Continue the explanation of JavaScript iterators and generators, starting right after its last sentence.

### Page extract
========================================================================

Note that there’s no way to go backwards or restart an iterator. This is
necessary to keep iterators applicable to many use cases where this would be
difficult or impossible.
Iterators may also be iterables if they have a Symbol.iterator
method that
returns this
.
A range iterable
You’re probably familiar with the JavaScript for
loop:
for (var i = 0; i < 10; i++) {
console.log(i);
}
Using iterators, you could write a loop like this:
for (var i of range(0, 9)) {
console.log(i);
}
This is a lot clearer to read, and it encapsulates the details of <
and ++
,
making it harder to make typos in your loop and goof it up.
Here’s how to make a range
function which returns an iterable that works like
that:
function range(start, end) {
return {
[Symbol.iterator]() {
return {
i: start,
next() {
this.i++;
if (this.i > end) {
return { done: true };
}
return { done: false, value: this.i };
},
};
},
};
}
Wow, sort of a mouthful, huh? Fortunately, there’s a better way to write this!
Yield to the generators
Iterators involve manually tracking “how far” you’ve made it, which in the case of counting from 0 to 9 is rather annoying, but more complicated iterators get incredibly unwieldy very quickly.
But what if you didn’t have to keep track of all this mess? Generators are here to help.
Strangely enough “generator” is spelled function*
in JavaScript. Generators
are special functions that return iterable iterators for you. Instead of using
return
you write yield
to send values back. The generator automatically
pauses after calling yield
and waits until more values are needed.
function* oneTwoThree() {
yield 1;
yield 2;
yield 3;
}
The usual way to use an iterable is the new for...of
loop (note: not
for...in
, that’s completely different):
for (var x of oneTwoThree()) {
console.log(x);
}
This will log 1, 2, 3 in succession. Note that the oneTwoThree()
has to be
called with parentheses here.
Gotcha: once only
Imagine a generator which made an HTTP call. If you wanted to be able to iterate the value multiple times, you would either have to make the HTTP call again—which may not produce the same value—or store the value. Both of these are not ideal. So default generators can only be iterated once because they return iterables which are their own iterators.
var iterable = oneTwoThree();
for (var x of iterable) {
console.log(x);
}
for (var y of iterable) {
console.log(y);
}
You can instead call the generator more than once so you have a fresh iterable iterator every time.
for (var x of oneTwoThree()) {
console.log(x);
}
for (var y of oneTwoThree()) {
console.log(y);
}
This prints 1, 2, 3 two times instead of just once.
Reusable generators
If you know that your generator does not rely on external state that might change, you can make it restartable safely.

========================================================================

[Stored items]
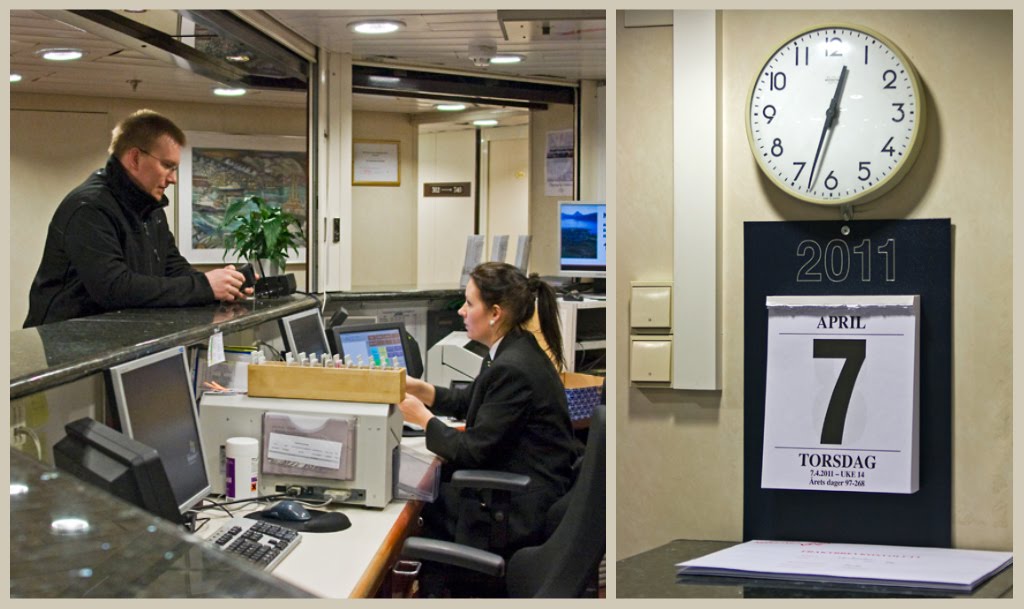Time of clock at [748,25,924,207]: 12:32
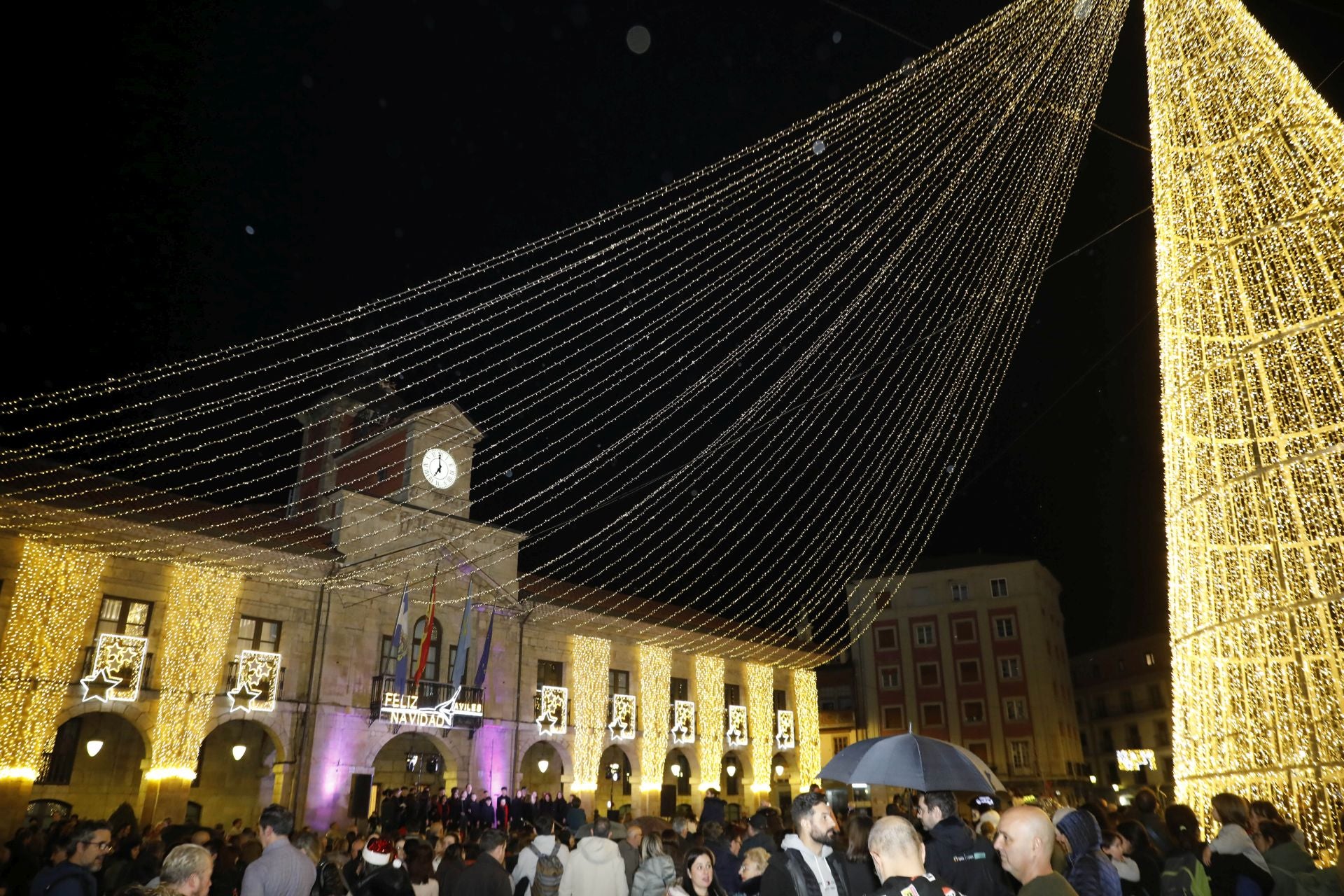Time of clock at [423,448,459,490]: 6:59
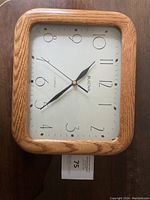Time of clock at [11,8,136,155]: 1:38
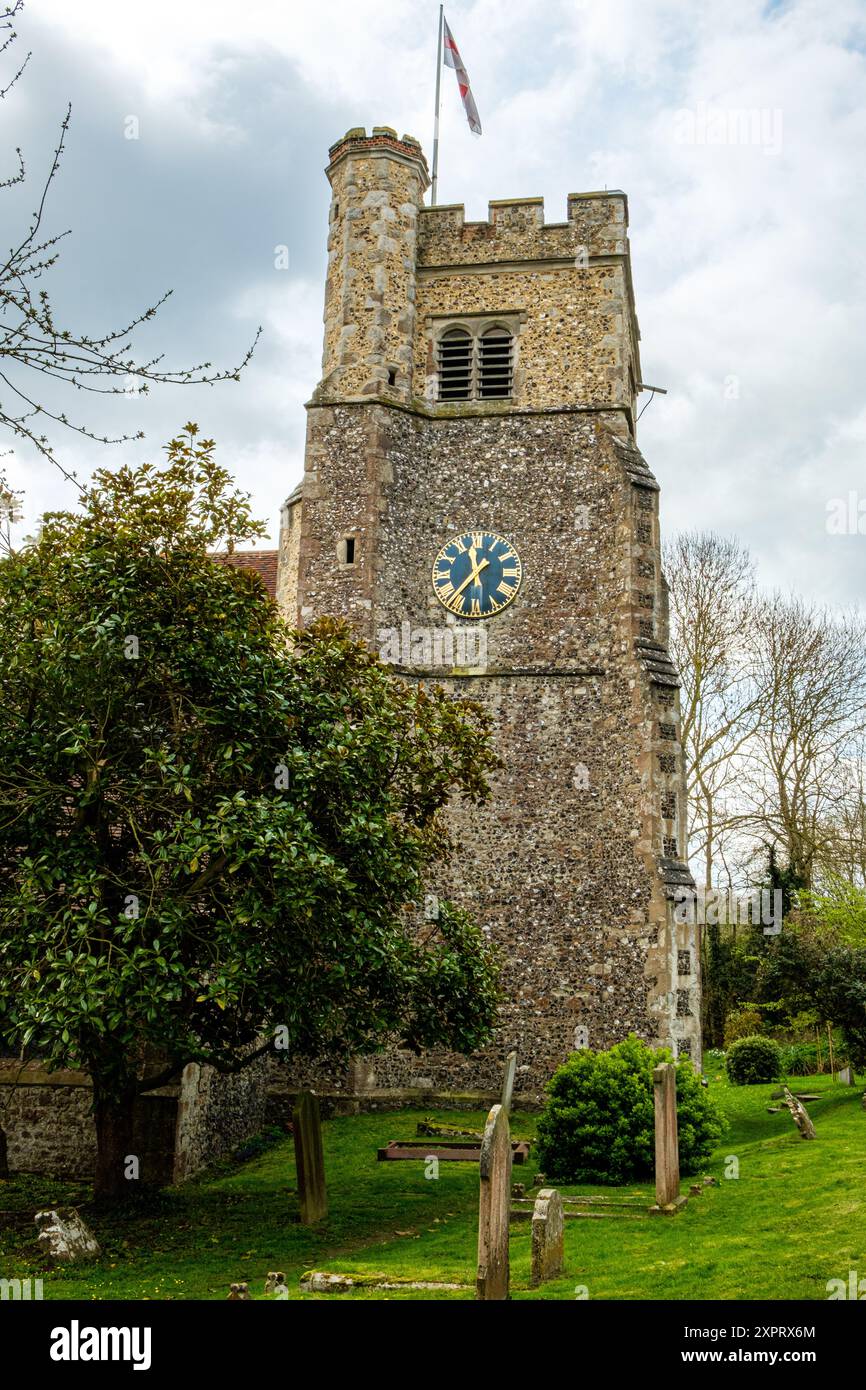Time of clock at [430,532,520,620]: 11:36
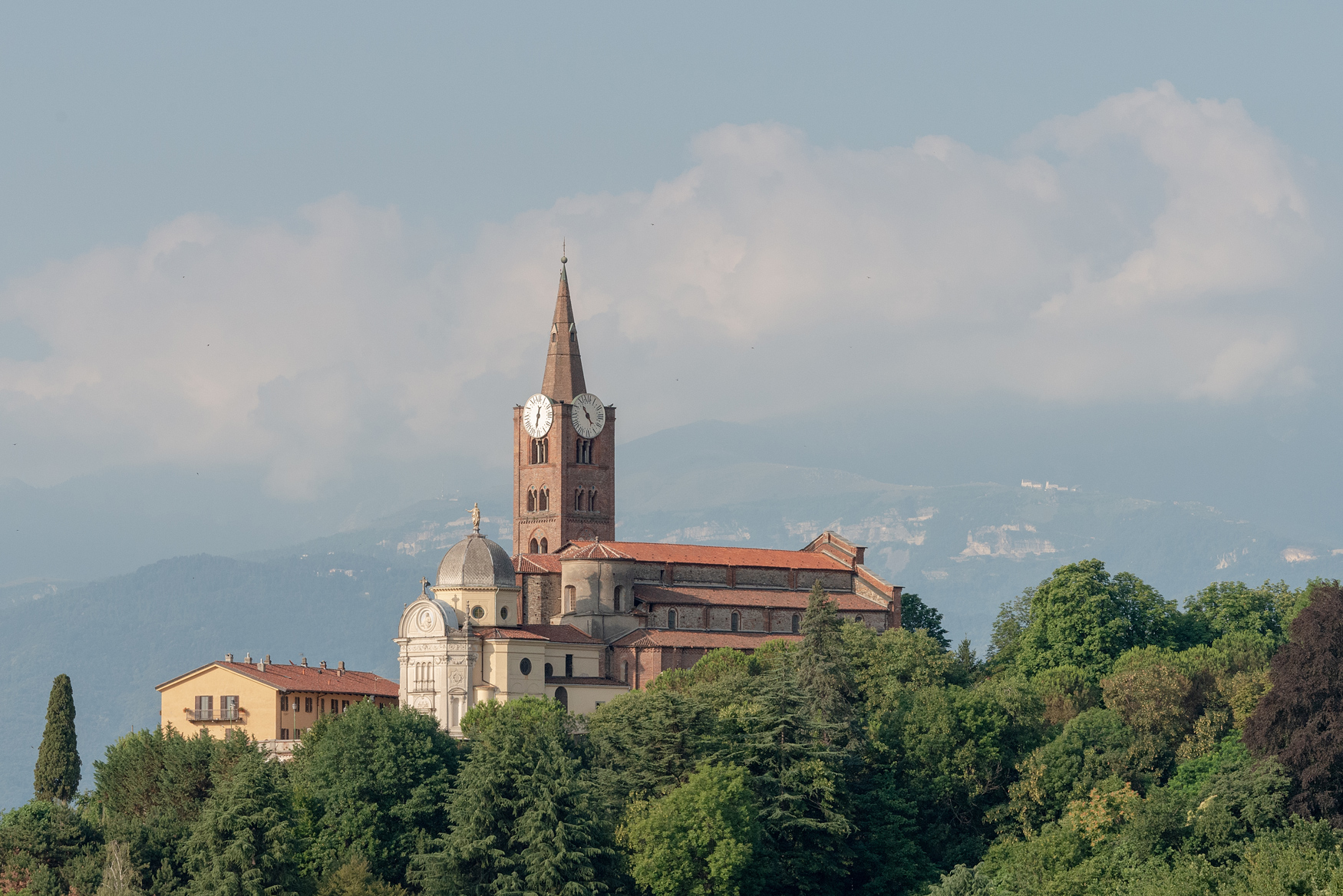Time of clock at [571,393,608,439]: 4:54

========================================================================

### Result
JS normally wants iterables not iterators themselves, so if we wrap the iterable iterators returned from generators then we can iterate over them multiple times:
var oneTwoThreeAgainAndAgain = {
// The `*` here is the `*` from `function*`
*[Symbol.iterator]() {
yield 1;
yield 2;
yield 3;
},
};
Note the *
before the method. This is a strange shorthand for the following:
var oneTwoThreeAgainAndAgain = {
[Symbol.iterator]: function* () {
yield 1;
yield 2;
yield 3;
},
};
The function
is implied since it’s inside an object literal, but we still have
to put the *
somewhere so JavaScript knows it’s a generator. Weird, I know.
Remember, generators return objects which are simultaneously iterators and
iterables, which is why you can use them directly in a for...of
loop or
return them from a Symbol.iterator
method.
for (var x of oneTwoThreeAgainAndAgain) {
console.log(x);
}
for (var y of oneTwoThreeAgainAndAgain) {
console.log(y);
}
Tada! We got 1, 2, 3 twice, just like we wanted initially.
Destructuring
If you’re familiar with the form…
var [a, b, c] = oneTwoThreeAgainAndAgain;
console.log(a);
console.log(b);
console.log(c);
…it’s good to know that this actually works with not just arrays, but any iterable on the right hand side!
If you want, you can ignore extra values too:
var [first] = oneTwoThreeAgainAndAgain;
console.log(first);
You can even write commas with no variable name to grab a value from the iterable but ignore it.
var [, second, third] = oneTwoThreeAgainAndAgain;
console.log(second, third);
Truncating infinity
Because iterators don’t store their values permanently like arrays, they can even be infinite!
var evenNumbers = {
*[Symbol.iterator]() {
var n = 0;
while (true) {
yield n;
n += 2;
}
},
};
If you use a for...of
loop on this, it will never end. So you’ll need to add a
break
or return
into the loop at some point to jump back out.
for (var n of evenNumbers) {
if (n > 10) {
break;
}
console.log(n);
}
Note: I’m sure the functional programmers in the back are cringing right
now. Don’t worry, it’s not too hard to write functions like take
and map
and
filter
which operate on iterables instead of just arrays. More on that in a
later post.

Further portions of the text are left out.